DeepHeme: A generalizable, bone marrow classifier with hematopathologist-level performance
Morphology-based classification of cells in the bone marrow aspirate (BMA) is a key step in the diagnosis and management of hematologic malignancies. However, it is time-intensive and must be performed by expert hematopathologists and laboratory professionals. We curated a large, high-quality dataset of 41,595 hematopathologist consensus annotated single-cell images extracted from BMA whole slide images (WSIs) containing 23 morphologic classes from the clinical archives of the University of California, San Francisco. We trained a convolutional neural network, DeepHeme, to classify images in this dataset, achieving a mean area under the curve (AUC), precision and recall of 0.99, 0.89, and 0.89, respectively. DeepHeme was then externally validated on WSIs from Memorial Sloan Kettering Cancer Center, with a similar AUC, precision and recall of 0.98, 0.86, and 0.85, demonstrating robust generalization. When compared to individual hematopathologists from three different top academic medical centers, the algorithm outperformed all three. When compared with other algorithmic cell classifiers, DeepHeme can differentiate a larger number of hematopoietic cell types, while also outperforming them in F1-score, precision, and recall. Moreover, we demonstrated that DeepHeme could differentiate normal patients from those diagnosed with acute myeloid leukemia and chronic myelomonocytic leukemia, showcasing its potential for practical applications. Lastly, a web application has been developed at https://hemepath.ai/deepheme.html, allowing researchers to interact with the DeepHeme algorithm.
Objectives:
- Understand the importance of morphology-based classification of cells in the bone marrow aspirate (BMA) for the diagnosis and management of hematologic malignancies.
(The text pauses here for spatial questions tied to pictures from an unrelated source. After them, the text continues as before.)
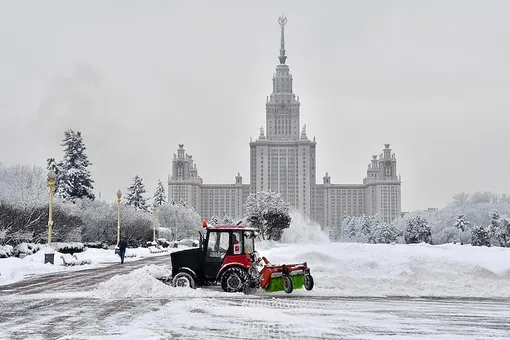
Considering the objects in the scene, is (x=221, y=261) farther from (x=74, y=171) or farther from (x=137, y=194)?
(x=137, y=194)

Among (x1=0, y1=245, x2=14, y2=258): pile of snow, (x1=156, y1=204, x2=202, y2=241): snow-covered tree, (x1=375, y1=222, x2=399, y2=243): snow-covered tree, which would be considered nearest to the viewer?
(x1=0, y1=245, x2=14, y2=258): pile of snow

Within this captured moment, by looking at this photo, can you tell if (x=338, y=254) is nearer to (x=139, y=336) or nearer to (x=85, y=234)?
(x=139, y=336)

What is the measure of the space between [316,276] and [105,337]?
45.6 ft

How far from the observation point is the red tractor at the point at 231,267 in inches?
695

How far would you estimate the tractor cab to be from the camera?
17719 millimetres

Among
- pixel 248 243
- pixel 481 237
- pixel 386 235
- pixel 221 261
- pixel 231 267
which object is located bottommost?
pixel 386 235

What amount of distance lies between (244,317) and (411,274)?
11585mm

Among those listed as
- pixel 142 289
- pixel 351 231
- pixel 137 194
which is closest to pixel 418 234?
pixel 137 194

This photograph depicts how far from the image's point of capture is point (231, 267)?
17.9m

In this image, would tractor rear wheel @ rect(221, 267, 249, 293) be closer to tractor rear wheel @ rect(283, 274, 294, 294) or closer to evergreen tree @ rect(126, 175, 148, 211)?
tractor rear wheel @ rect(283, 274, 294, 294)

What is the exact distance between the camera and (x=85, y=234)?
68.1 m

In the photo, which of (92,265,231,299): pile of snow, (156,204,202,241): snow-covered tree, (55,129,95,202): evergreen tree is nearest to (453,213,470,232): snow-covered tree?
(156,204,202,241): snow-covered tree

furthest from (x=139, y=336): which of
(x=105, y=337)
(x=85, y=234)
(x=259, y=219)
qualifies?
(x=259, y=219)

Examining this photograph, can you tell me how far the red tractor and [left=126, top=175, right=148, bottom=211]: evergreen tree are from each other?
82448 millimetres
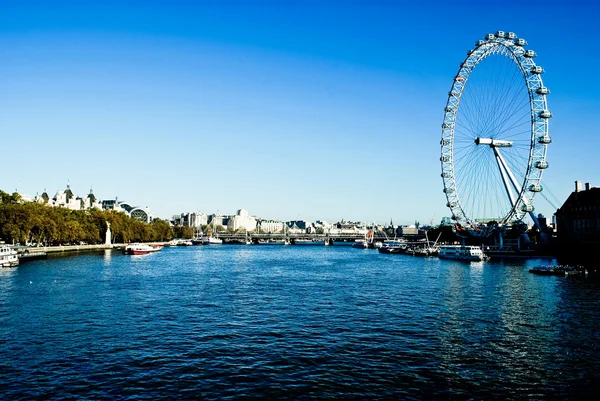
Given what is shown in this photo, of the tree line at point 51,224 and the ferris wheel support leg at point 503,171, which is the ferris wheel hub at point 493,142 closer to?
the ferris wheel support leg at point 503,171

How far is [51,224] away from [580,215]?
12226 centimetres

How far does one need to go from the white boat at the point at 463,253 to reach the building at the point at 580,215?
1906 centimetres

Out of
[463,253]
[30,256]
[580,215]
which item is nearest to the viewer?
[30,256]

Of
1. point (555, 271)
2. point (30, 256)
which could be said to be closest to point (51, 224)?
point (30, 256)

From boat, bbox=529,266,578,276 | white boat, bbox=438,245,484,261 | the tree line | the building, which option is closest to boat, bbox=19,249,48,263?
the tree line

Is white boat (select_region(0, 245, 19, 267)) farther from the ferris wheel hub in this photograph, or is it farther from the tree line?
the ferris wheel hub

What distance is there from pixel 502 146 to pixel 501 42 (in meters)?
24.8

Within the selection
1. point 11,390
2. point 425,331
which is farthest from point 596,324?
point 11,390

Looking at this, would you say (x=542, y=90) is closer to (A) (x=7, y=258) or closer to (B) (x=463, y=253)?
(B) (x=463, y=253)

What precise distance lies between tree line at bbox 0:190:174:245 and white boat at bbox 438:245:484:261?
315 feet

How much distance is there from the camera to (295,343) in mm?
29672

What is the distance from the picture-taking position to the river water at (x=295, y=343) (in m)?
22.1

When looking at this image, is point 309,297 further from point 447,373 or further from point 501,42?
point 501,42

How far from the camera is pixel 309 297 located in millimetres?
48969
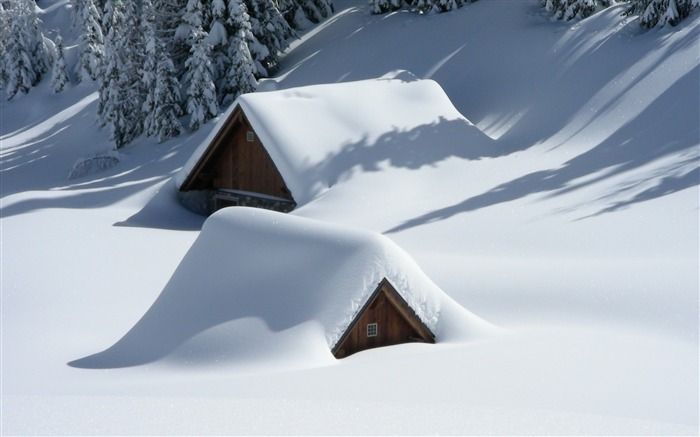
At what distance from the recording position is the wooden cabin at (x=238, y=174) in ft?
81.5

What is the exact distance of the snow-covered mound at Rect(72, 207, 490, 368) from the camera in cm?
1152

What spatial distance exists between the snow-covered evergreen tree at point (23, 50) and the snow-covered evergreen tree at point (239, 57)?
79.0ft

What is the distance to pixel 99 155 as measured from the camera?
1357 inches

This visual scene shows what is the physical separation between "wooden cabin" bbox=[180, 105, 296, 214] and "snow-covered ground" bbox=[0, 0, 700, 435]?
1.25 metres

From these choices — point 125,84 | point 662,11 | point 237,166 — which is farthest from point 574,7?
point 125,84

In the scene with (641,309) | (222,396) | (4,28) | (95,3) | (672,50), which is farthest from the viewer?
(4,28)

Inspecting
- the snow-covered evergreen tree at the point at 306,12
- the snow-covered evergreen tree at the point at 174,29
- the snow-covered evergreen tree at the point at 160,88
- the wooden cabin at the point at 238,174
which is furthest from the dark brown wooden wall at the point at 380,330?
the snow-covered evergreen tree at the point at 306,12

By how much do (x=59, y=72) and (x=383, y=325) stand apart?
145ft

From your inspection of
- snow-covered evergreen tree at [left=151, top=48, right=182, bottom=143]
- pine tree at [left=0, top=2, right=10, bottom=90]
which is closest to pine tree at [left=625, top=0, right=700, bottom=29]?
snow-covered evergreen tree at [left=151, top=48, right=182, bottom=143]

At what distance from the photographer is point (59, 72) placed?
51531mm

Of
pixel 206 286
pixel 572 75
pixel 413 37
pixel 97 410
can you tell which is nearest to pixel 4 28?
pixel 413 37

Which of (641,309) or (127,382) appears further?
(641,309)

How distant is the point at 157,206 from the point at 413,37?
14.7m

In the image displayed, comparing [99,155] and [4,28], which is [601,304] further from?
[4,28]
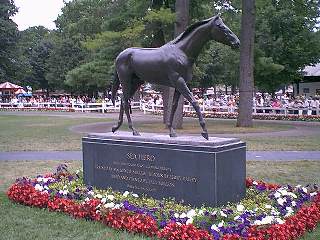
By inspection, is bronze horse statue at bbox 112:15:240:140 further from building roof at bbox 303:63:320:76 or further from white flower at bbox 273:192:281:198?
building roof at bbox 303:63:320:76

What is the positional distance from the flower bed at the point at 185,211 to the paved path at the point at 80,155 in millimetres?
5147

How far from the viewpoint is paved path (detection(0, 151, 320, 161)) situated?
48.9 ft

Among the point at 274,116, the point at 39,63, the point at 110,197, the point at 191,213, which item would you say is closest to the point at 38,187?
the point at 110,197

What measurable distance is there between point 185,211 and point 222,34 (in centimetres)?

- Appreciate the capabilities of DeepHeme, a convolutional neural network, to classify single-cell images extracted from BMA whole slide images (WSIs) with a high degree of accuracy.
- Compare the performance of DeepHeme to individual hematopathologists and other existing methods.
Presented by:
Harry (Shenghuan) Sun
PhD Student
University of California, San Francisco
Harry Shenghuan Sun is a 4th-year Ph.D. Candidate advised by Atul J. Butte at the University of California, San Francisco, and is also a member of the Bakar Computational Health Sciences Institute. His research interests lie in artificial intelligence for computational pathology, synthetic data generation, and vision-language models.